Text
------------------------------

De Sade did not however leave it at that. Conscious of the immediate practical task of remaking French society, and concerned at the authoritarian direction the French Revolution was taking, he include in his Philosophie dans le boudoir (1795) a long address entitled Frenchmen, a further effort if you wish to be Republicans! It offers a political programme for a ‘free State’; a State which he would like to keep to a minimum. As such it is a synthesis of his two earlier positions.
The address continues to reject religion completely. De Sade calls on his fellow countrymen to replace the ‘theistic follies’ introduced by the ‘infamous Robespierre’ with social precepts to be taught by a system of national education. Although he would give the State this task to perform it still would have little power as a legal order. A new society would develop new morals and in a State based on liberty and equality there would be practically no crimes to be punished. The laws which might remain should be ‘so element and so few that all men whatever their character can comply with them’.14 At a time when the French government had just pronounced the respect of private property, de Sade maintained that there should only be a law which punishes not the robber but the man who is careless enough to let himself be robbed.
De Sade always insisted that crimes are committed out of want or passion, and the best way to avoid them is to eradicate the interest in breaking the law. As for those who commit crime because it is a crime, one should try and win them by kindness and honour. Above all, the death penalty should be abolished forever. Although murder is a horror, de Sade recognized that some killing may be necessary to defend a country and as such should be tolerated in a republic. As a crime of passion, however, it should not be revenged by another judicial murder.

------------------------------

Set task
Please say whether each statement agrees with the passage on de Sade, answering yes or no and quoting the words that decide it: (a) de Sade wanted the death penalty abolished forever; (b) de Sade would give the State broad power as a legal order; (c) de Sade proposed a law punishing the robber.

Information given
------------------------------

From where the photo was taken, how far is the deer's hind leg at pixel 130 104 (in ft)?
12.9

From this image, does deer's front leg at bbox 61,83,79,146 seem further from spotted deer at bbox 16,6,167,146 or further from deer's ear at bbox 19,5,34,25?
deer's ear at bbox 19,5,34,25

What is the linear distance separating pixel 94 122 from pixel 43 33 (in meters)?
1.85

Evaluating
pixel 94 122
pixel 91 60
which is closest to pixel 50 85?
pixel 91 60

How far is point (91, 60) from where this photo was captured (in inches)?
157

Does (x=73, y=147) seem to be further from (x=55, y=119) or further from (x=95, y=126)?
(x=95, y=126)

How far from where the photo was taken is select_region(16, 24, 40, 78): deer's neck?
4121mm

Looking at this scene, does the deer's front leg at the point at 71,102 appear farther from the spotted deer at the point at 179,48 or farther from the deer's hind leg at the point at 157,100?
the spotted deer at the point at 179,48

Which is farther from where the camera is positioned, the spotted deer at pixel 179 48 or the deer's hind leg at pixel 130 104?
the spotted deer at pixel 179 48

------------------------------

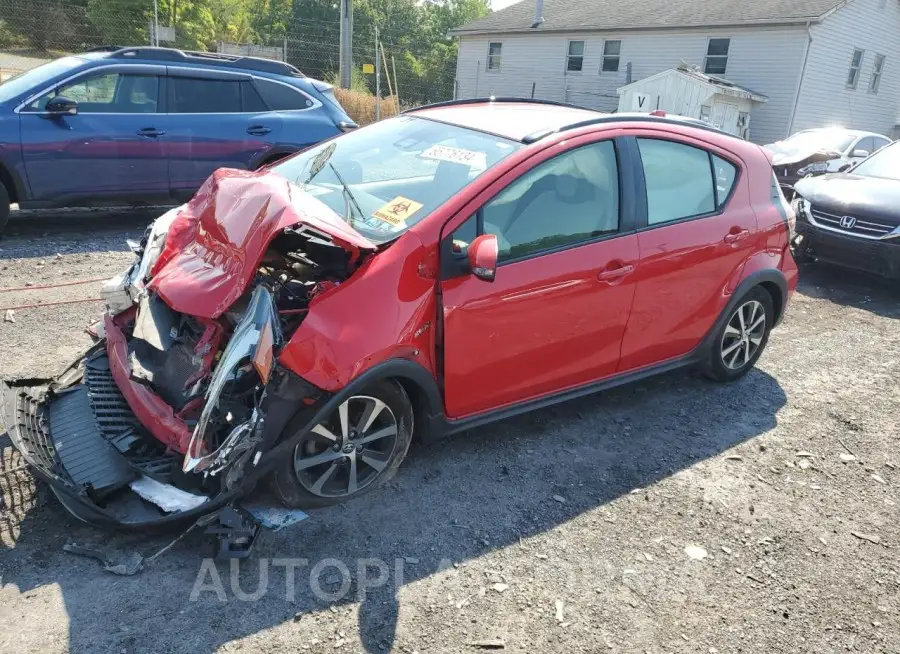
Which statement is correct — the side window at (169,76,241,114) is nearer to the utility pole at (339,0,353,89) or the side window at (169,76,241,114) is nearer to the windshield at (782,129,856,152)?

------------------------------

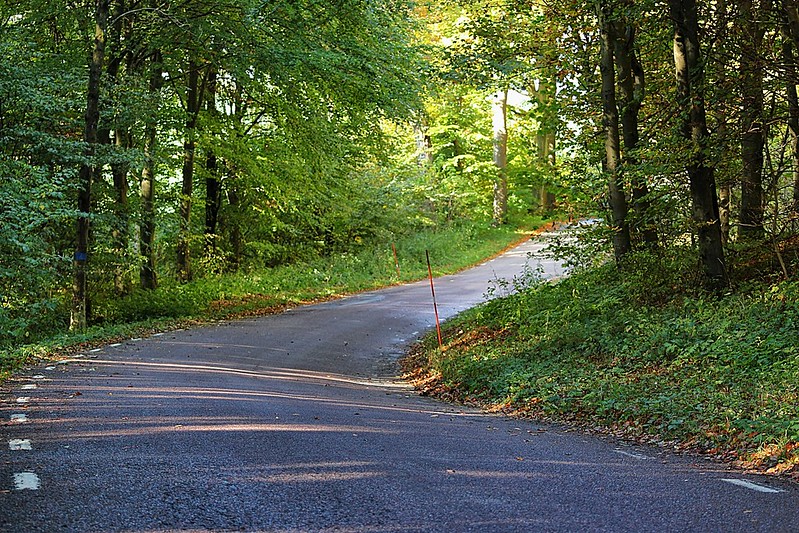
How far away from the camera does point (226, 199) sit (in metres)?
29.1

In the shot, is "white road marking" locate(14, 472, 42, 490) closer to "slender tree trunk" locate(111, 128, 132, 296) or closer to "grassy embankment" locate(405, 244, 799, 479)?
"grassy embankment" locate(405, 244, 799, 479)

------------------------------

Solution to the problem
(a) Yes: "Above all, the death penalty should be abolished forever."
(b) No: "it still would have little power as a legal order."
(c) No: "there should only be a law which punishes not the robber but the man who is careless enough to let himself be robbed."